▸ Problem statement
Copy out the listing below word for word, starting at the line that contains "In this photograph, which" and continuing through its final line.

Spatial reasoning listing
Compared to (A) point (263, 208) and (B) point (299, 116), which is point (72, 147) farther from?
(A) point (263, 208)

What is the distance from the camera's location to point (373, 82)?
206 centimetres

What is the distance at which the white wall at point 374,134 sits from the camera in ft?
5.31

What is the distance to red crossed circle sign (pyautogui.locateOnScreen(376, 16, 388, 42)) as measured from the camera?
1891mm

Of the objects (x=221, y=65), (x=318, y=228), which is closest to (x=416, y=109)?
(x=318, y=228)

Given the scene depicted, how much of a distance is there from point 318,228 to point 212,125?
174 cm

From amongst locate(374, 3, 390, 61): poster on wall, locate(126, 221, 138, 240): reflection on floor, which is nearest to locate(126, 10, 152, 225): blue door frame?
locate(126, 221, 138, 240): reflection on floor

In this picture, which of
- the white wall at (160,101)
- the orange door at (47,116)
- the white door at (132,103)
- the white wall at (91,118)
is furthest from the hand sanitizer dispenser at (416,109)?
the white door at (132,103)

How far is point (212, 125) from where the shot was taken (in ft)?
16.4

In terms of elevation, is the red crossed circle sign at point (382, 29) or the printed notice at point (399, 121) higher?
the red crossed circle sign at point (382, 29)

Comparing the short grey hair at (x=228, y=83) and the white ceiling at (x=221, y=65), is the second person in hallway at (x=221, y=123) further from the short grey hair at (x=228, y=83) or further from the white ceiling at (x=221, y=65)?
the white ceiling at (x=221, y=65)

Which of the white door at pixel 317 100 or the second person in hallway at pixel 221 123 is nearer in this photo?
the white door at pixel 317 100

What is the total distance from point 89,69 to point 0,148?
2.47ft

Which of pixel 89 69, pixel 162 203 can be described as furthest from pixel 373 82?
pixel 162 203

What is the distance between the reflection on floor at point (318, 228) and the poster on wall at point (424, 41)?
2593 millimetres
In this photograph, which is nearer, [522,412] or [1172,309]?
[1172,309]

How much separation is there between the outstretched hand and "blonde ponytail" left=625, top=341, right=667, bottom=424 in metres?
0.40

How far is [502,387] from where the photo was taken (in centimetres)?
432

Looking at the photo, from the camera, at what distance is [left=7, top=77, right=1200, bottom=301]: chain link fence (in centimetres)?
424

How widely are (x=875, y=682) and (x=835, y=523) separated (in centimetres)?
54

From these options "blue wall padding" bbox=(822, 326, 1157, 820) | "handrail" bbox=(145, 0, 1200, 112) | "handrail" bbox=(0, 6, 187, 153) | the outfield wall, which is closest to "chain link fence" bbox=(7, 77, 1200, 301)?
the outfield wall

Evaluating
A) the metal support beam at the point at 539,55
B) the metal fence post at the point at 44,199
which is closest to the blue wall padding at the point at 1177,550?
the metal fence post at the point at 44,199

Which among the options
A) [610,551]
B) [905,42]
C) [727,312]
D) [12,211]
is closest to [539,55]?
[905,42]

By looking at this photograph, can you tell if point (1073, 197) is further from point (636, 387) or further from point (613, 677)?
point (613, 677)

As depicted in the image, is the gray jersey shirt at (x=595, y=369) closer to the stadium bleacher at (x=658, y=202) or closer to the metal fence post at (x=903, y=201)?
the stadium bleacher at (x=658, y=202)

▸ Solution for this exercise
In this photograph, which is nearer, [522,412] or [1172,309]?
[1172,309]

How much separation is there between the outstretched hand and "blonde ponytail" left=625, top=341, right=667, bottom=424 in metres?
0.40

How far is [502,387] from where the photo was taken (in centimetres)?
432

Looking at the photo, from the camera, at what distance is [left=7, top=77, right=1200, bottom=301]: chain link fence (in centimetres)?
424

How widely are (x=875, y=682) and (x=835, y=523) separated (in centimetres)?
54

From these options "blue wall padding" bbox=(822, 326, 1157, 820) | "handrail" bbox=(145, 0, 1200, 112) | "handrail" bbox=(0, 6, 187, 153) | the outfield wall, which is closest to "chain link fence" bbox=(7, 77, 1200, 301)?
the outfield wall

Evaluating
A) the metal support beam at the point at 539,55
B) the metal fence post at the point at 44,199
which is closest to the blue wall padding at the point at 1177,550?
the metal fence post at the point at 44,199

Which among the options
A) [610,551]
B) [905,42]
C) [727,312]
D) [12,211]
is closest to [539,55]?
[905,42]

By looking at this photograph, can you tell if point (1073, 197) is further from point (636, 387) or further from point (613, 677)?
point (613, 677)

As depicted in the image, is the gray jersey shirt at (x=595, y=369) closer to the stadium bleacher at (x=658, y=202) or closer to the metal fence post at (x=903, y=201)?
the stadium bleacher at (x=658, y=202)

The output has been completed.